Will Smith, the 44-year-old actor who shares two famous children with 41-year-old actress Jada Pinkett Smith, does not believe in punishing his children.
Smith and his 14-year-old son Jaden are currently promoting their joint movie "After Earth." After the father and son duo were questioned about when Jaden was last punished, the Smith patriarch admitted that his family does not utilize punishment methods in their home.
"We don't do punishment. The way that we deal with our kids is, they are responsible for their lives," Smith told Metro New York recently. "Our concept is, as young as possible, give them as much control over their lives as possible and the concept of punishment, our experience has been- it has a little too much of a negative quality. So when they do things- and you know, Jaden, he's done things- you can do anything you want as long as you can explain to me why that was the right thing to do for your life."
While Jaden insisted that the concept worked well in their household, he spoke about having an awareness that his father kept tabs on all of his activities.
"This is what I've realized: No matter what I do or how I do it, he knows 100 percent of what's going on," the younger Smith told Metro New York. "There's no point in hiding anything because he knows.

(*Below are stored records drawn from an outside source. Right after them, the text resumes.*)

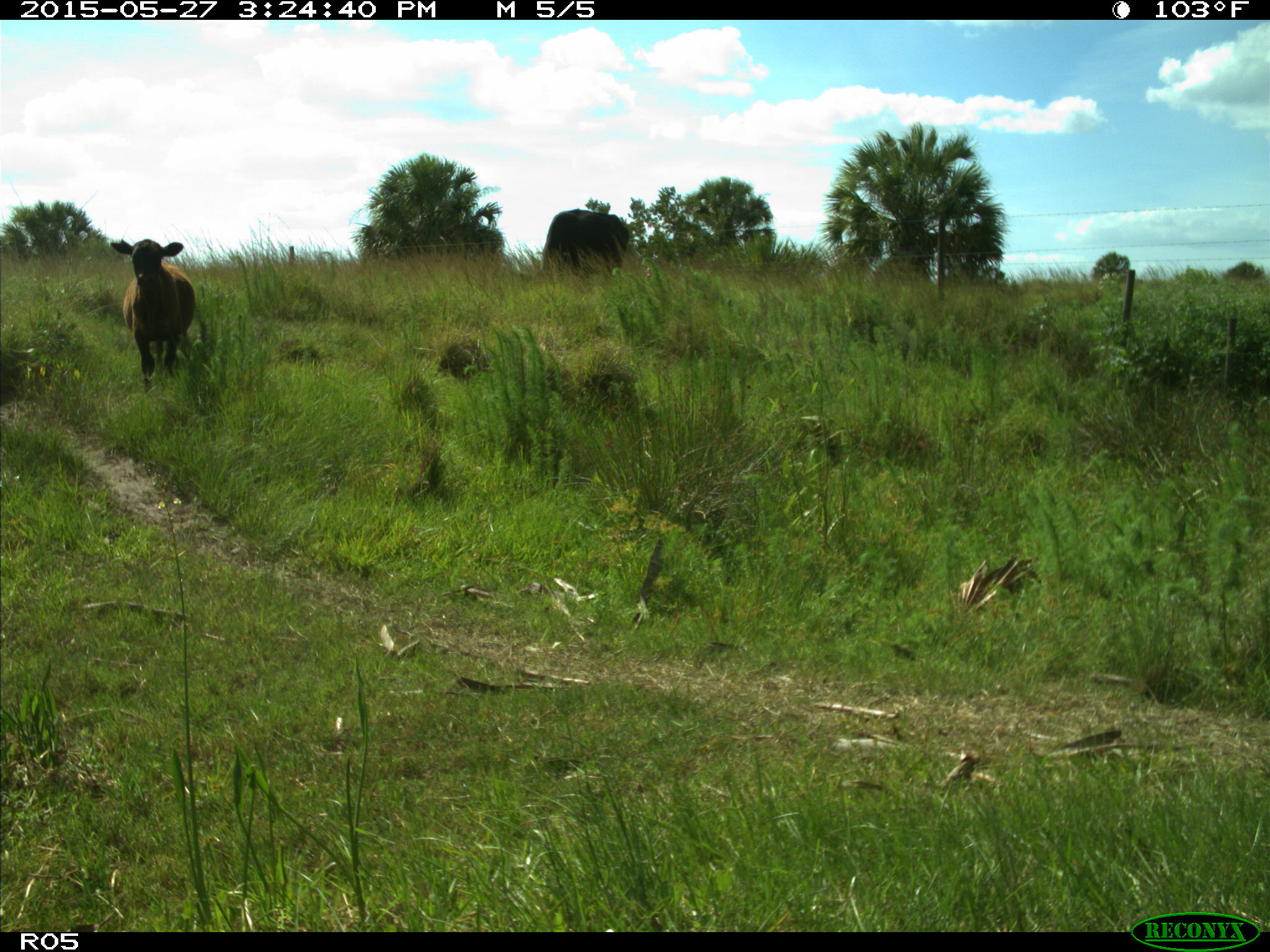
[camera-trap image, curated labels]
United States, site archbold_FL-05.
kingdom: Animalia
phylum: Chordata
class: Mammalia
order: Artiodactyla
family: Bovidae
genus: Bos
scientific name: Bos taurus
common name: domestic cow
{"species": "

Whether he acts on it or not, he knows."
The elder Smith seemed confident about his son being a responsible individual, which he said gives the budding actor, musician and designer more freedom from his parents.
"I want him to have as much command and freedom if he is willing to accept responsibility. Those are two concepts that are inexorably bound," Smith told Metro New York. "So he's a very responsible young man so he's entitled to the maximum freedom."

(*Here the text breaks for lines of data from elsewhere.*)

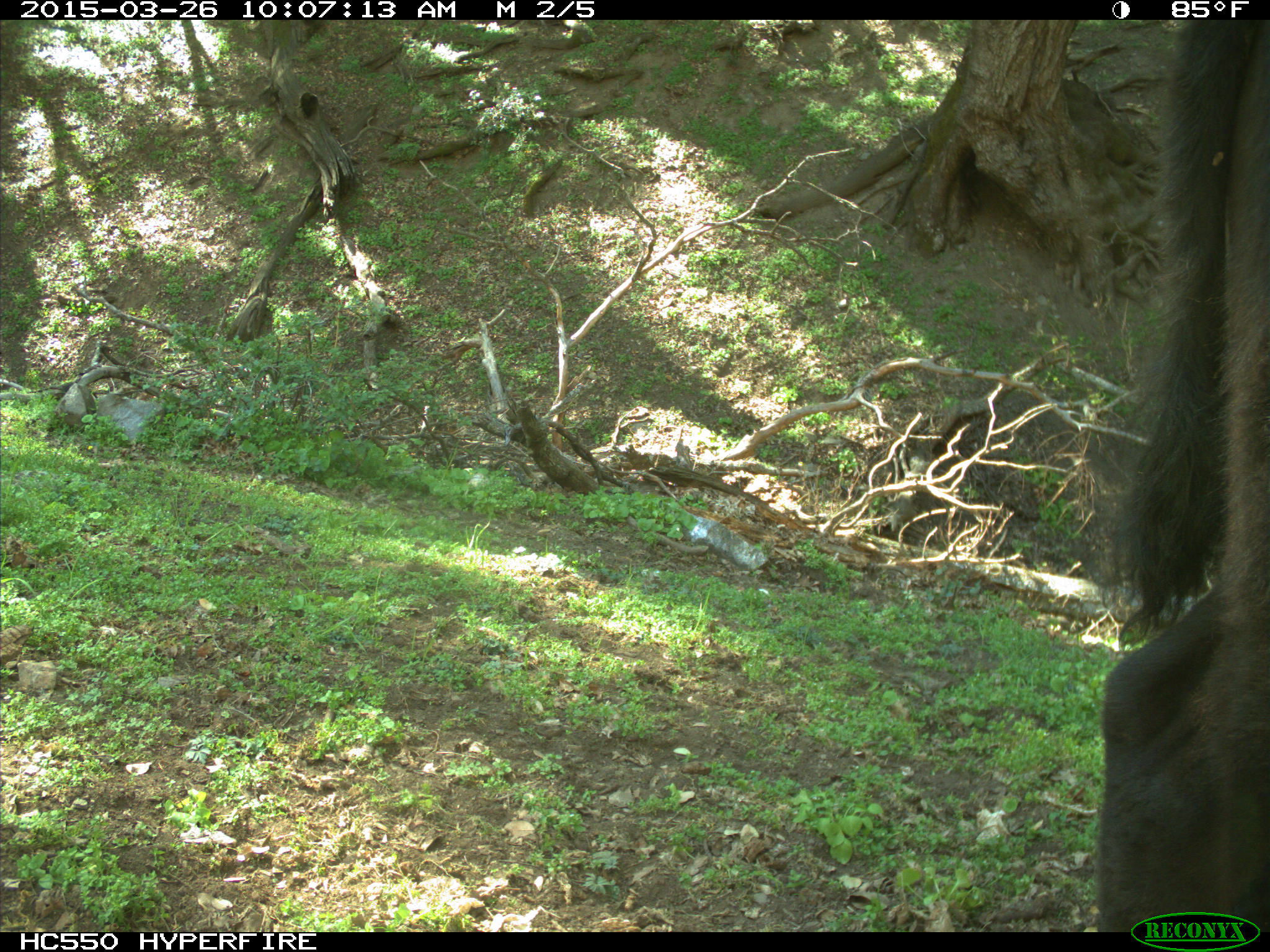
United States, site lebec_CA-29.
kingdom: Animalia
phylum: Chordata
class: Mammalia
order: Artiodactyla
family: Bovidae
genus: Bos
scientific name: Bos taurus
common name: domestic cow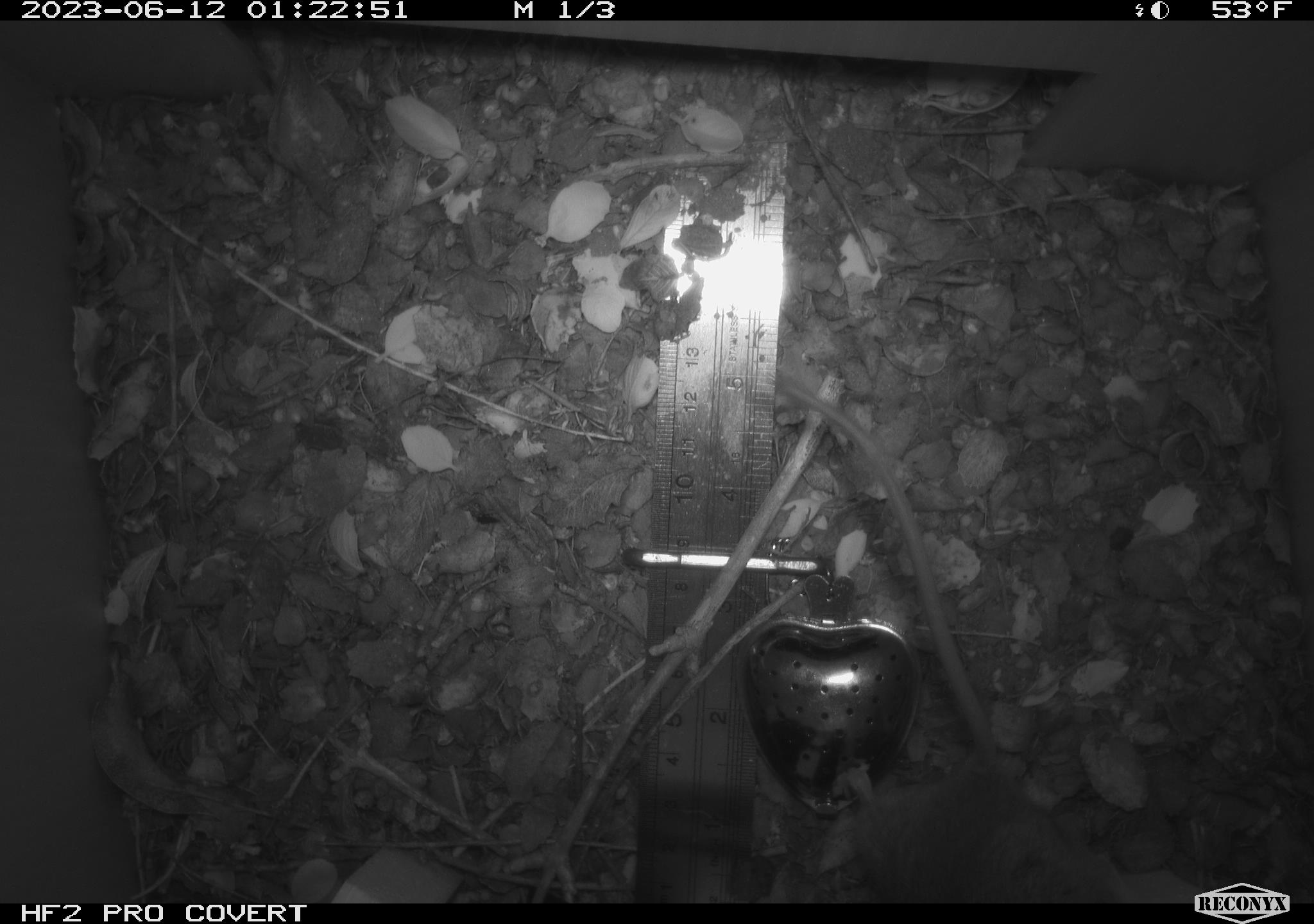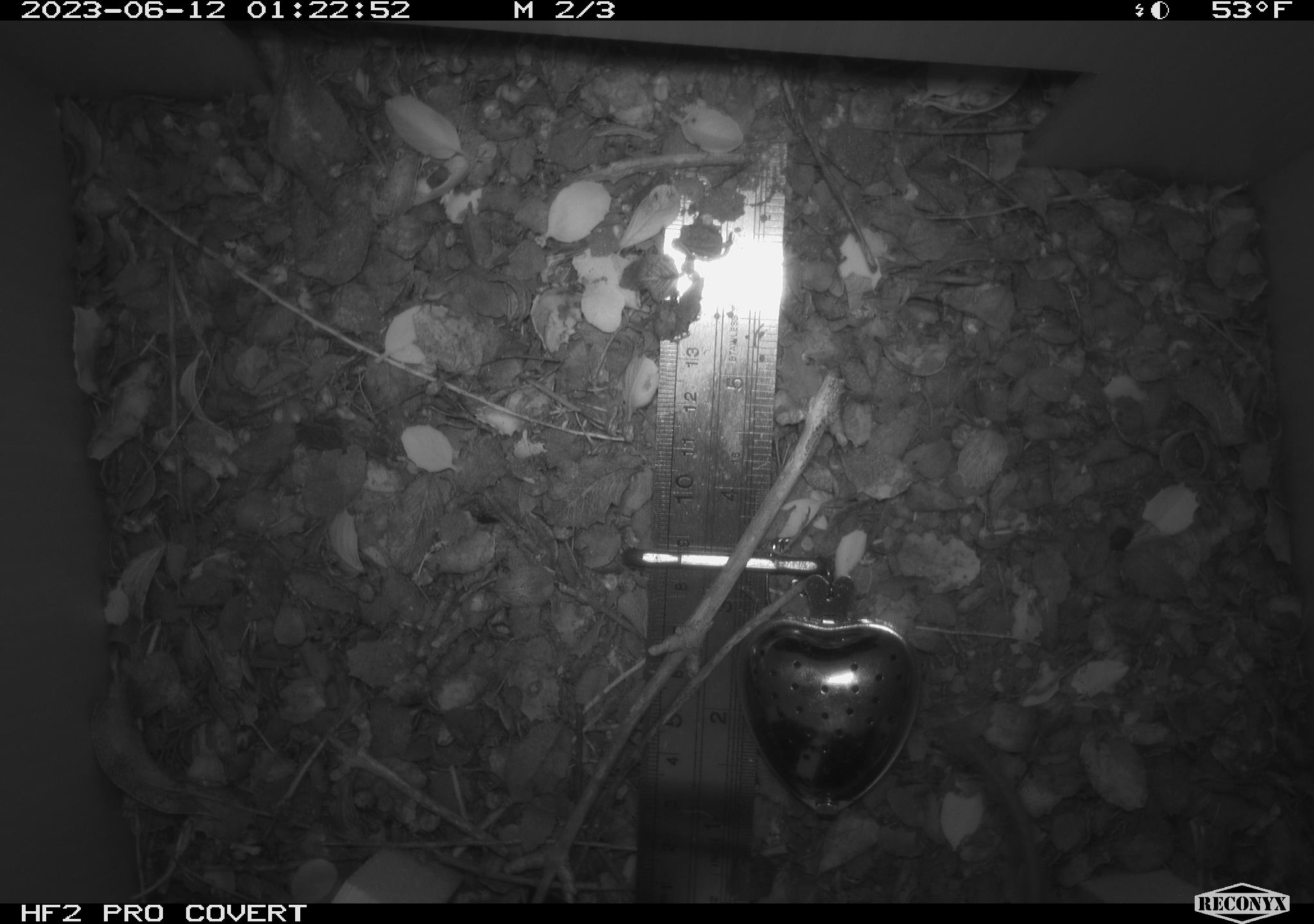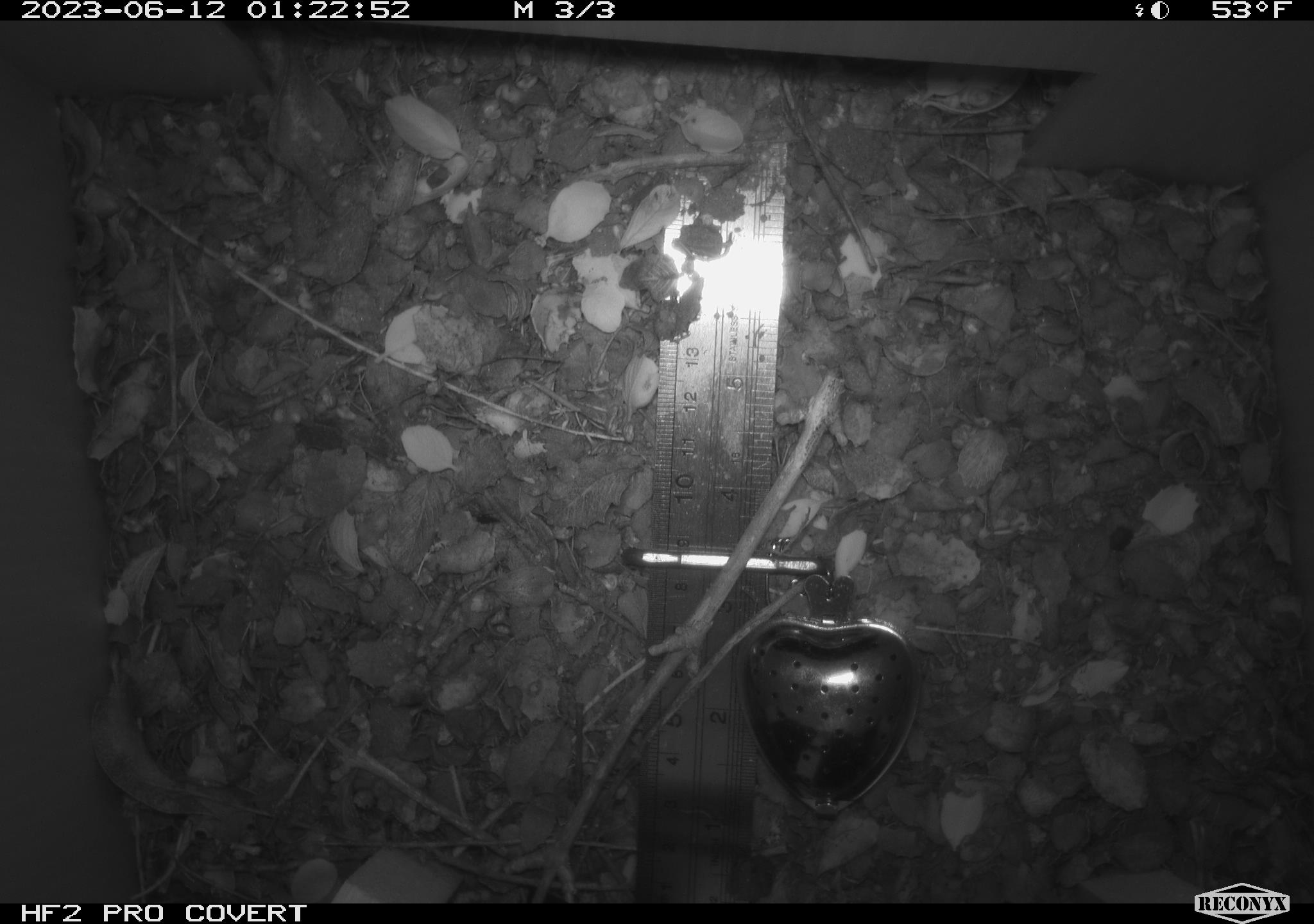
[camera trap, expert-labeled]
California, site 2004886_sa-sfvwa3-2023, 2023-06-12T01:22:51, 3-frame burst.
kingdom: Animalia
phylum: Chordata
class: Mammalia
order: Rodentia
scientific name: Rodentia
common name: mouse species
Mouse species (Rodentia).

The Smith matriarch seemed to echo her husband's sentiments when she previously spoke about being her childrens' partner.
"I think that old school style of 'I'm your parent and I'm greater than you' doesn't work," the 41-year-old previously told People magazine last year. "What I establish with my children is a partnership."
Smith told the publication that she lets her children express their individuality and emphasized how vital communication is in parenting.
"We … communicate with our kids in a way that our message overpowers any other message that they get out there," she told People last year. "We can't control what our kids learn anymore. We have to inform them and have real conversations … and [create] that foundation of them feeling assured in themselves."